## start Source

Ben Hershey, Unsplash

“If the Super Bowl is the ultimate game, how come there is another one next year?”
— Dallas Cowboys running back Duane Thomas (1972)

Five quick angles to make this Sunday’s football game not seem like the rerun you think it is.

• In terms of reliability, New England Patriots quarterback Tom Brady trails the sun, seven seas, and Betty White. And by some distance. Since Brady entered the NFL in 2000, a whopping 10 Super Bowls have been played without him. Trent Dilfer and Brad Johnson quarterbacked teams to the Lombardi Trophy and a franchise younger than Brady — the Carolina Panthers — played for the championship in Super Bowl 50. Should he win three Super Bowls in four years for a second time, we’ll always wonder . . . why not four in a row, at least once?

• Much has been made locally about two former University of Memphis kickers facing one another in Super Bowl LII. Philadelphia Eagle rookie Jake Elliott broke most of the Tiger records established (between 2002 and 2005) by New England Patriot veteran Stephen Gostkowski. How unlikely is this toe tangle? Gostkowski came to the U of M initially as a pitcher for the baseball team. Elliott was a tennis star in high school. It can be said these Tiger alumni will be on American sport’s biggest stage but playing their alternative sports.

## end Source
## start Record list

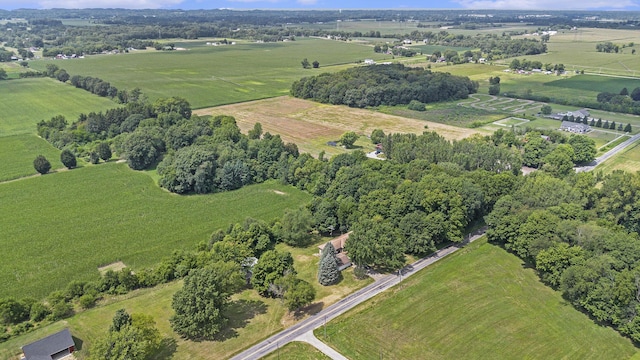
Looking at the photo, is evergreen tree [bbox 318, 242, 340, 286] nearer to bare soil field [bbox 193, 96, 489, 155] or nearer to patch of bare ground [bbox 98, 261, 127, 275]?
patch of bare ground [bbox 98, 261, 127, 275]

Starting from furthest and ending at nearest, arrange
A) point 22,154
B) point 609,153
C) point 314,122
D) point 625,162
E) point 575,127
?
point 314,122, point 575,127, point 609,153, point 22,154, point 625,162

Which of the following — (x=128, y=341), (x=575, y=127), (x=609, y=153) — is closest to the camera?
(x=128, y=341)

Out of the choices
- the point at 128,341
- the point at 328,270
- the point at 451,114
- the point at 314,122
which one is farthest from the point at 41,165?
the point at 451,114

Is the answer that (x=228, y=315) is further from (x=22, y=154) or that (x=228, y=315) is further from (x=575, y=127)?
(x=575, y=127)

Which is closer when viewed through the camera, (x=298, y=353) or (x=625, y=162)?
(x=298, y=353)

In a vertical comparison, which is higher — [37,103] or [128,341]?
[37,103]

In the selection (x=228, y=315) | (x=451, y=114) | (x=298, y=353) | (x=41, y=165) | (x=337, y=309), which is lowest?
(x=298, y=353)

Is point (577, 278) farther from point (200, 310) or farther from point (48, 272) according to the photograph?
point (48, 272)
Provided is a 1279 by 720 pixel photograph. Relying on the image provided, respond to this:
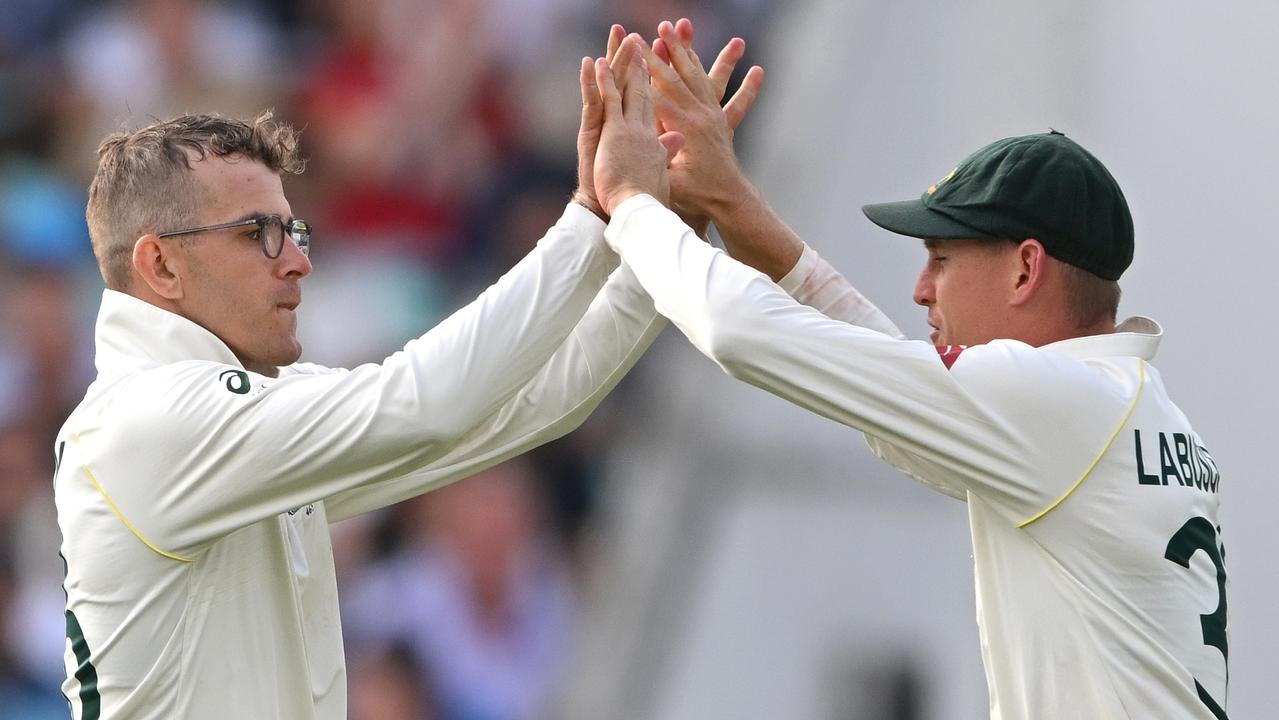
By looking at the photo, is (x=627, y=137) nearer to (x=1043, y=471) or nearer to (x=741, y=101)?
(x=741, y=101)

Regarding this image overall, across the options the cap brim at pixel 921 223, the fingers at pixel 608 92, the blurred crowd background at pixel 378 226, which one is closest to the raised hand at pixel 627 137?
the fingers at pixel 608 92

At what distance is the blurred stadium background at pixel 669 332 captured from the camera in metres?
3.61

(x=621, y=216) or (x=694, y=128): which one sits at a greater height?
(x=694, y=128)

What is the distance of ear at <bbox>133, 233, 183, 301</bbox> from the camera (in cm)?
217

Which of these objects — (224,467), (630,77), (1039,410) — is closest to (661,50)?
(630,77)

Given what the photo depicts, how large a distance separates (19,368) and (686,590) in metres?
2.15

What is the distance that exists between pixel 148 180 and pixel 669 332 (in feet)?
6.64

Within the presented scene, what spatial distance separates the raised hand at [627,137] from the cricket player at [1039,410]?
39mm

## end Record list
## start Record list

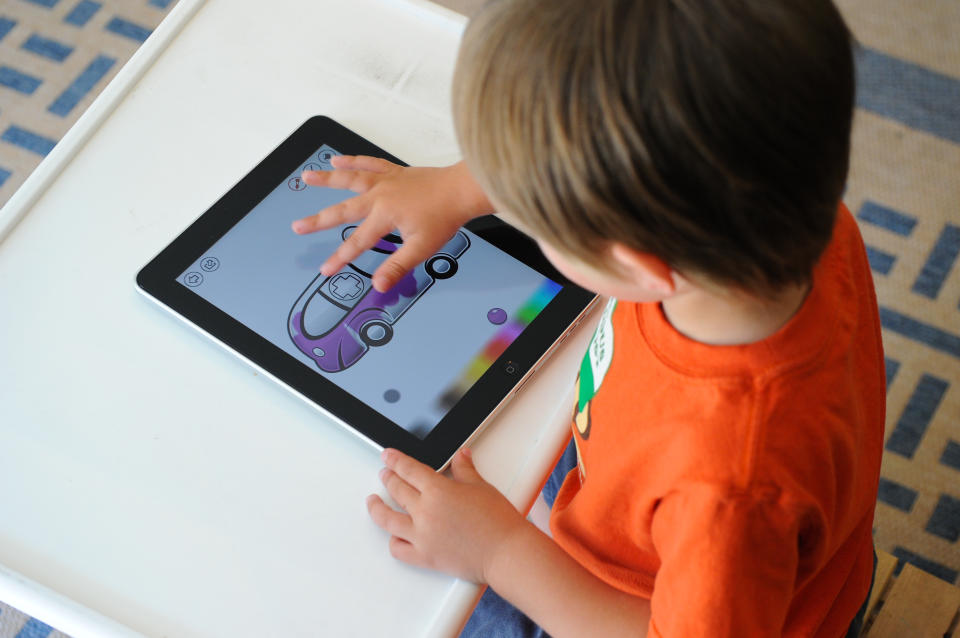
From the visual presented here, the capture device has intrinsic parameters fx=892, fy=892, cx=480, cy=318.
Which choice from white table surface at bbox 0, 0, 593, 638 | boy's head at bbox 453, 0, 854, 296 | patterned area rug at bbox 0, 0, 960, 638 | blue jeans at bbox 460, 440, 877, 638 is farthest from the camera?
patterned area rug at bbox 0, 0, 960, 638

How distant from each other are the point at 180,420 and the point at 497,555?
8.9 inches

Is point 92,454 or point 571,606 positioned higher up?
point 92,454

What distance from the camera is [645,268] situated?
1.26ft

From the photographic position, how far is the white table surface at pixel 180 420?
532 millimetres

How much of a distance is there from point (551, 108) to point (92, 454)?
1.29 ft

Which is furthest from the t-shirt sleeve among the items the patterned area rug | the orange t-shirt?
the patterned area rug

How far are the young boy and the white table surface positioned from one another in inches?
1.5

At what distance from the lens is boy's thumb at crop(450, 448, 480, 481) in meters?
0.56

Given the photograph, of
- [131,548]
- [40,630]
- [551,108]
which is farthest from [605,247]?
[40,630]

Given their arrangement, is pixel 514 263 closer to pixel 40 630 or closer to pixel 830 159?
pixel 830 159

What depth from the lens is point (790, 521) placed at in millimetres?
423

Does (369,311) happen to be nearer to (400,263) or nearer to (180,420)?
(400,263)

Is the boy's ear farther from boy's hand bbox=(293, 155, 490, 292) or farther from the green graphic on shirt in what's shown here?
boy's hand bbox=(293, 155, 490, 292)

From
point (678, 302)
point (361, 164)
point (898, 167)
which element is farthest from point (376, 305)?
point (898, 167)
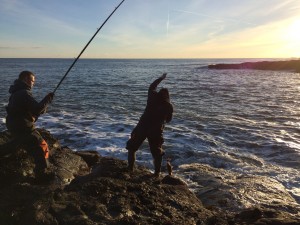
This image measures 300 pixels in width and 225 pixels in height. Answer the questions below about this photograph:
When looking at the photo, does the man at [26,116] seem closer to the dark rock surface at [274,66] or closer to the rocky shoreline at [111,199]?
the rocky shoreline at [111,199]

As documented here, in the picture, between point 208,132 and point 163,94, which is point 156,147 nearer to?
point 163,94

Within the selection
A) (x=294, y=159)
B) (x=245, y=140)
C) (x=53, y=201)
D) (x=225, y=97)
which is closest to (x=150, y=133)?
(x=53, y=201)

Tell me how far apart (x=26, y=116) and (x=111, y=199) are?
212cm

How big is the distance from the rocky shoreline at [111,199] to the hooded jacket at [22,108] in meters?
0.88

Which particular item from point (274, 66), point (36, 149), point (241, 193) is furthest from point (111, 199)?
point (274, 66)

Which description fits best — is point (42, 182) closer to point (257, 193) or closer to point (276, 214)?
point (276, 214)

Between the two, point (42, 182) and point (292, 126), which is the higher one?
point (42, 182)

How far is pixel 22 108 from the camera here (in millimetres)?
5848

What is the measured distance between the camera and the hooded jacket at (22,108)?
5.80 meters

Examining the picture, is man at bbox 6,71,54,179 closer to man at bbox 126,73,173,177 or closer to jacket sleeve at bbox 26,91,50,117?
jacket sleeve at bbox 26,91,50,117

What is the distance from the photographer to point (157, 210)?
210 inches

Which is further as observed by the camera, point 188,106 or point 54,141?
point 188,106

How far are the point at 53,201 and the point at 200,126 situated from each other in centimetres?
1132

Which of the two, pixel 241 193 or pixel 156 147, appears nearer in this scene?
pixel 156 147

## end Record list

● Requests:
a - Answer these questions using the Super Bowl article, giving each answer on its own line:
(i) Which franchise younger than Tom Brady played for the championship in Super Bowl 50?
(ii) How many Super Bowls have been played without Brady since he entered the NFL in 2000?
(iii) What sport did Jake Elliott star in during high school?
b - According to the Super Bowl article, why will the two former University of Memphis kickers be playing their "alternative sports" on the biggest stage? Answer in one to three sentences.
c - Carry the Super Bowl article forward from its last sentence with the next of its five angles on the game.
The material has nothing to do with the Super Bowl article.

● Responses:
a -
(i) The Carolina Panthers.
(ii) 10.
(iii) Tennis.

b - Neither kicker started out in football. Stephen Gostkowski first came to the University of Memphis as a pitcher for the baseball team, and Jake Elliott was a tennis star in high school, so kicking is a second sport for both.

c -
• This still-young century has been an era for drought-ending championships. The Boston Red Sox, Chicago White Sox, Chicago Cubs, Kansas City Royals, and Houston Astros have all won World Series that ended droughts of at least 30 years. LeBron James brought Cleveland its first major championship of any kind in a half-century. Among the 32 NFL franchises, only two — the Lions and Cardinals — have played longer without claiming a title than the Eagles, who last were crowned kings when Chuck Bednarik tormented quarterbacks in 1960.

Tom Brady, of course, is the chief reason Philadelphia hasn’t won a championship in 57 years, having led the Patriots to victory over the Eagles in Super Bowl XXXIX after the 2004 season. Brady has won Super Bowls over two franchises that have never won championships (Carolina and Atlanta). He pays no attention to drought sentiment, having suffered his own 10-year dry spell between wins in Super Bowl XXXIX and Super Bowl XLIX. That World War II veteran the Eagles saluted during the NFC Championship? He can wait until Brady’s finished.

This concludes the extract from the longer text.